In accordance with the primary prerequisites for evaluating the RFIP system in an outdoor environment [22], several important factors were taken into account during field data collection. Firstly, a mainly sunny day was chosen with a temperature of 4 °C, wind speed of 14 km/h NW, and a maximum wind gust of 30 km/h. Secondly, a large, 7.5-foot, summer outdoor umbrella and a small rain umbrella were used to maintain and mitigate the effects of clouds over the plant. However, some unavoidable challenges during the field experiment could impact precise data collection, such as the wind’s effect on plant leaves, the shadowing of leaves on plants with multiple leaves, the color shadow effect from the umbrella, and the significant influence of ambient sunlight and clouds in the open field. Despite these challenges, maintaining a consistent experimental setup improved the system’s performance, as the same real-time crop growth monitoring setup remained stationary while recording the data.

In addition, the RFIP system demonstrated better performance in the outdoor evaluation (99.56% correlation) than in the real crop field evaluation (95.66% correlation) [22]. This difference may be attributed to the reduced impact of wind, the more pronounced shadow over the ground ROI, and the greater number of replications for each object (10 samples per object for outdoor evaluation and 7 samples per object for field evaluation). The RTK-GPS accuracy was precise enough to locate the field data points on the real-time Google map. Although the RFIP system did not show superior performance in real-time crop growth monitoring, it remains useful in assisting the decision support system by providing an accurate ground truth map to farmers for on-the-spot farm management decisions.

5. Conclusions

This study aimed to address the current limitations of high-resolution imagery and to achieve GPS data accuracy of better than 1 m for budget-friendly, real-time monitoring of crop growth and/or germination PA applications. Here, we demonstrated the RFIP system’s significant potential by applying it in field conditions. When validated, the RFIP system achieved a 95.66% correlation with the reference data during field testing. The proposed system has the ability to overcome the challenges in agricultural imaging associated with computational complexity, image resolution, time, and cost involved in deploying photographic technology, thereby providing real-time actionable insights for field management in smart agriculture.

This proposed system primarily focused on the development and initial evaluation of real-time crop monitoring with enhanced accuracy using cost-effective technology. However, the project faced several constraints that impacted its implementation and data collection process. The RFIP system’s automatic exposure control limitations required scheduling field data collection during specific weather conditions and using an umbrella to maintain consistent lighting. Additionally, the RTK GPS required several minutes to achieve the crucial FIXED mode for accurate positioning, potentially delaying data collection. Weight and cost constraints also prevented the use of a high-quality DSLR camera, leading to the adoption of a web camera as an alternative reference system. While this camera correlated with DSLR performance in [22], it introduced some compromises in image quality.

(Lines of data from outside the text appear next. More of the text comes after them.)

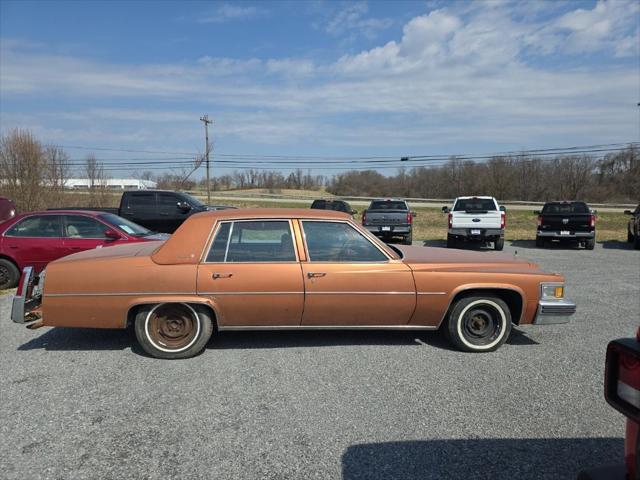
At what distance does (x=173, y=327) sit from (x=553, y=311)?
386 cm

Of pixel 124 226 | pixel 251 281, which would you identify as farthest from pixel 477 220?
pixel 251 281

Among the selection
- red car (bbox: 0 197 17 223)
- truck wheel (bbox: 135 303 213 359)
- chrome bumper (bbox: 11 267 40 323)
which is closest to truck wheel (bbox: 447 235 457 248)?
truck wheel (bbox: 135 303 213 359)

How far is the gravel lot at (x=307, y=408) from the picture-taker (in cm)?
280

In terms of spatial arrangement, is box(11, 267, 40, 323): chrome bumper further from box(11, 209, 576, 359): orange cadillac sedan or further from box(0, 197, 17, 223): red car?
box(0, 197, 17, 223): red car

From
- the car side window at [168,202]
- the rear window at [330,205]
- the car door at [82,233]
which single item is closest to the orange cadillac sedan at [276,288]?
the car door at [82,233]

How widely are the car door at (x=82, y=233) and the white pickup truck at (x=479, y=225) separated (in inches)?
408

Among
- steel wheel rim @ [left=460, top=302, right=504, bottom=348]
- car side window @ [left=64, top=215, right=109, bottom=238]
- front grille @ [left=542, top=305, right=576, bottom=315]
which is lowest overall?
steel wheel rim @ [left=460, top=302, right=504, bottom=348]

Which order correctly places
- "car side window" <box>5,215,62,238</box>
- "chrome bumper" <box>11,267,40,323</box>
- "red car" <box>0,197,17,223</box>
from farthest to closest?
"red car" <box>0,197,17,223</box> < "car side window" <box>5,215,62,238</box> < "chrome bumper" <box>11,267,40,323</box>

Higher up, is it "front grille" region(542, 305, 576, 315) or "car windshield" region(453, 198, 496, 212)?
"car windshield" region(453, 198, 496, 212)

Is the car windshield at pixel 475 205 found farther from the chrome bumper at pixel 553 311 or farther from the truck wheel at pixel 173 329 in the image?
the truck wheel at pixel 173 329

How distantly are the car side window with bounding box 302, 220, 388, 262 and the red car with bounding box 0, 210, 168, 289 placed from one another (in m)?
4.50

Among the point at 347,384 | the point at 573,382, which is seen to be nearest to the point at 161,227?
the point at 347,384

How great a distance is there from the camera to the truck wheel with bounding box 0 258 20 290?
8055 millimetres

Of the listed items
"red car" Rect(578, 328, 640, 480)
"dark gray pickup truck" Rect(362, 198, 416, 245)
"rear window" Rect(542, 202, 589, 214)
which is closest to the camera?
"red car" Rect(578, 328, 640, 480)
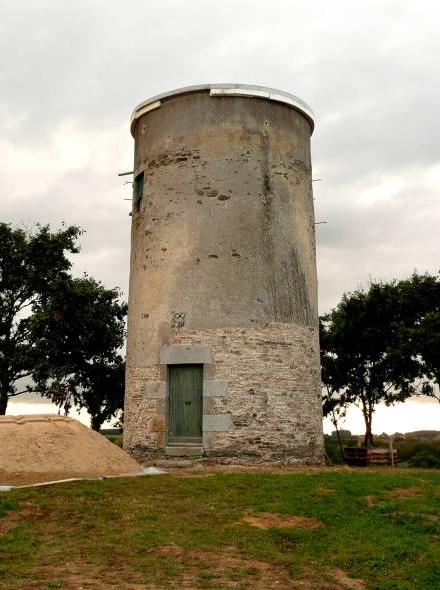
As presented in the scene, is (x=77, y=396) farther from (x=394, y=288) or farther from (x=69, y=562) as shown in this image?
(x=69, y=562)

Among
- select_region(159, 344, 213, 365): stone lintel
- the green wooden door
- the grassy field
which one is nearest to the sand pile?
the grassy field

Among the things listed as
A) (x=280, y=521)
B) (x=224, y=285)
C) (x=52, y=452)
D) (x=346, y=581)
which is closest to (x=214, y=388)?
(x=224, y=285)

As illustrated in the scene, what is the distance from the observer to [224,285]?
1727 centimetres

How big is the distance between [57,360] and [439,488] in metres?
16.4

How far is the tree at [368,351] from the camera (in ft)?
85.7

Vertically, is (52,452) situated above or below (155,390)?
below

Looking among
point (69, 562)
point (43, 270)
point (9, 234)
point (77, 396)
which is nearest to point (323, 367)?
point (77, 396)

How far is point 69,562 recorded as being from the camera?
27.3 ft

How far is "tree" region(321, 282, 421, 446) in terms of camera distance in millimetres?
26109

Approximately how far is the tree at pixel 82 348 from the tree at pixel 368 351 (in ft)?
29.4

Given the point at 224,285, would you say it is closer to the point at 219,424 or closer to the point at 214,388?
the point at 214,388

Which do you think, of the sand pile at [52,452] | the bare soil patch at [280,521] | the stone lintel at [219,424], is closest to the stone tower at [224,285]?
the stone lintel at [219,424]

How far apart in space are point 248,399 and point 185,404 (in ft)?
5.52

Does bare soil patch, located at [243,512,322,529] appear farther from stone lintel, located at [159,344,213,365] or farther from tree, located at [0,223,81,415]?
tree, located at [0,223,81,415]
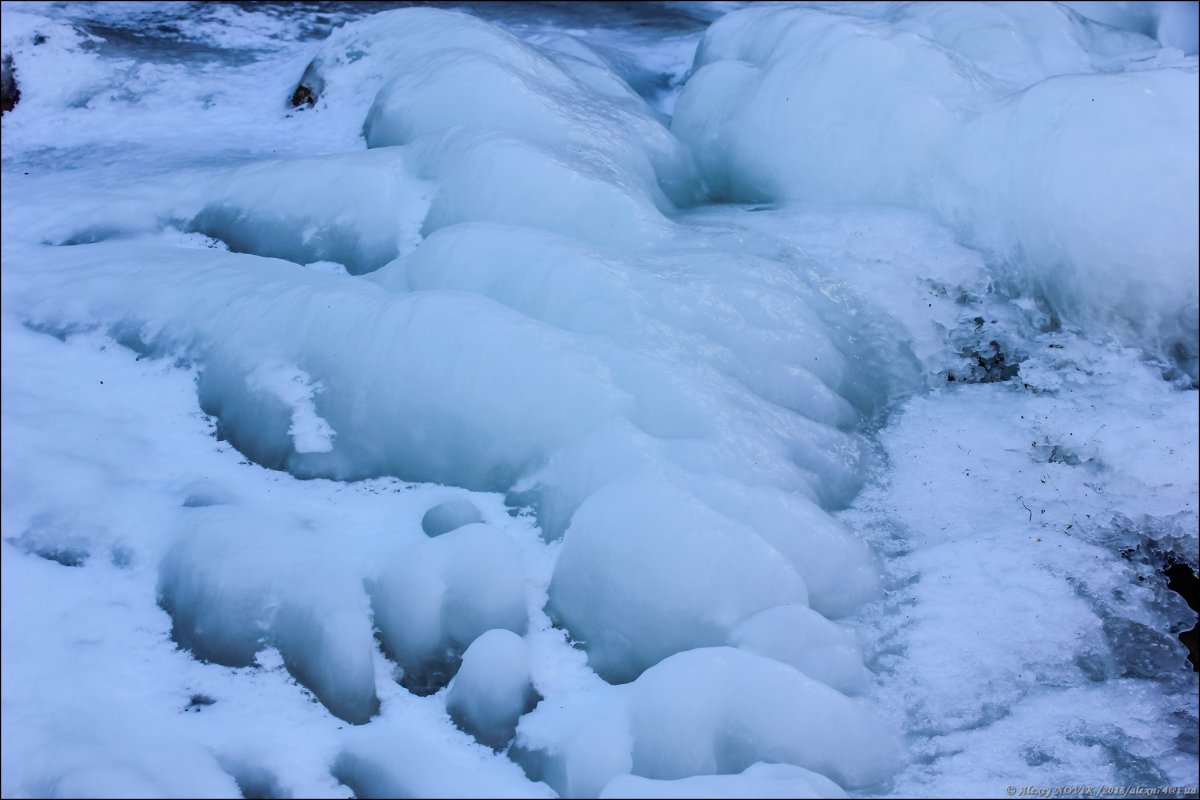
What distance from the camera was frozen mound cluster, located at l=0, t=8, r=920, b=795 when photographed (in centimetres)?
324

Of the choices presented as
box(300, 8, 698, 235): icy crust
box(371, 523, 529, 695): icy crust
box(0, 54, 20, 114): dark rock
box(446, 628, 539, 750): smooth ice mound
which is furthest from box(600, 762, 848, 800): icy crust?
Result: box(0, 54, 20, 114): dark rock

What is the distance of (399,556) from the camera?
354 centimetres

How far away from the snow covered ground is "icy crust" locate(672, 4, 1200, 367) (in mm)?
23

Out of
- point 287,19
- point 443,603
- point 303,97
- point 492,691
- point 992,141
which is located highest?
point 992,141

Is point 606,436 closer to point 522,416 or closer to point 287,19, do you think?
point 522,416

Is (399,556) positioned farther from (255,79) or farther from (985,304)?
(255,79)

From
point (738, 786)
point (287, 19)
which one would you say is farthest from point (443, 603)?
point (287, 19)

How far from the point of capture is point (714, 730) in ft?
10.2

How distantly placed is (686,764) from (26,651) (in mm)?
2088

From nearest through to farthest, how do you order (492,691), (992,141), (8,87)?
(492,691)
(992,141)
(8,87)

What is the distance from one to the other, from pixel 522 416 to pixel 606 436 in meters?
0.35

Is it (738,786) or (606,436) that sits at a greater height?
(606,436)

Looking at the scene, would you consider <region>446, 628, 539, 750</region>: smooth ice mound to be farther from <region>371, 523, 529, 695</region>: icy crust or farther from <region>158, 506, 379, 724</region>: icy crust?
<region>158, 506, 379, 724</region>: icy crust

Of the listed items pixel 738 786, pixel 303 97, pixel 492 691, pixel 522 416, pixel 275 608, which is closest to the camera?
pixel 738 786
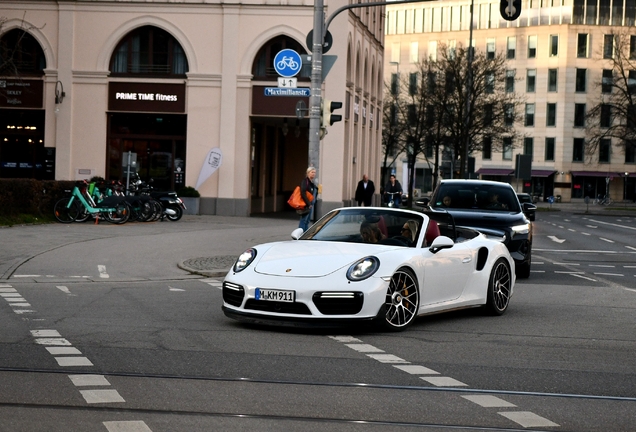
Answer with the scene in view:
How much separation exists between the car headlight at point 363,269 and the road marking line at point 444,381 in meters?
2.46

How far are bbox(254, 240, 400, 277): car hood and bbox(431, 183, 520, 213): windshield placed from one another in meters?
9.13

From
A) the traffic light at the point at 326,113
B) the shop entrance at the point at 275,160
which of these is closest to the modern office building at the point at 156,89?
the shop entrance at the point at 275,160

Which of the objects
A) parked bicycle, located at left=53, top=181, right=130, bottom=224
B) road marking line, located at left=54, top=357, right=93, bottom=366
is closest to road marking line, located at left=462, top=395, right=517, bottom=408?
road marking line, located at left=54, top=357, right=93, bottom=366

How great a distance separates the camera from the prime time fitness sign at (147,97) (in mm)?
41469

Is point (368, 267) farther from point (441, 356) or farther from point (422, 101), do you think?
point (422, 101)

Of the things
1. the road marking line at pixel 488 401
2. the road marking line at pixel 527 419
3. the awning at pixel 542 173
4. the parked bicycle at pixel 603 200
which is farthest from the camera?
the awning at pixel 542 173

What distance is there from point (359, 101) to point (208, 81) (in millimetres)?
10002

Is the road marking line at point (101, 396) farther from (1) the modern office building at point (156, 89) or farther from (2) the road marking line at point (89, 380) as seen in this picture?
(1) the modern office building at point (156, 89)

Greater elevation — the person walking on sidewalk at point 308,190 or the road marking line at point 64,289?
the person walking on sidewalk at point 308,190

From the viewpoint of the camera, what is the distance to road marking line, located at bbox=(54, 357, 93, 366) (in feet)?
28.0

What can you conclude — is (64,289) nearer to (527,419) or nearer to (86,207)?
(527,419)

In the future, we aim to develop an advanced automatic exposure control system for the RFIP system that can adapt to varying weather conditions, reducing reliance on specific environmental factors. We will also investigate methods to reduce RTK GPS initialization time and improve stability in FIXED mode. Additionally, we plan to integrate the system with other mobile platforms, such as unmanned ground and aerial vehicles, for real-time crop health monitoring, yield assessment, and crop disease detection.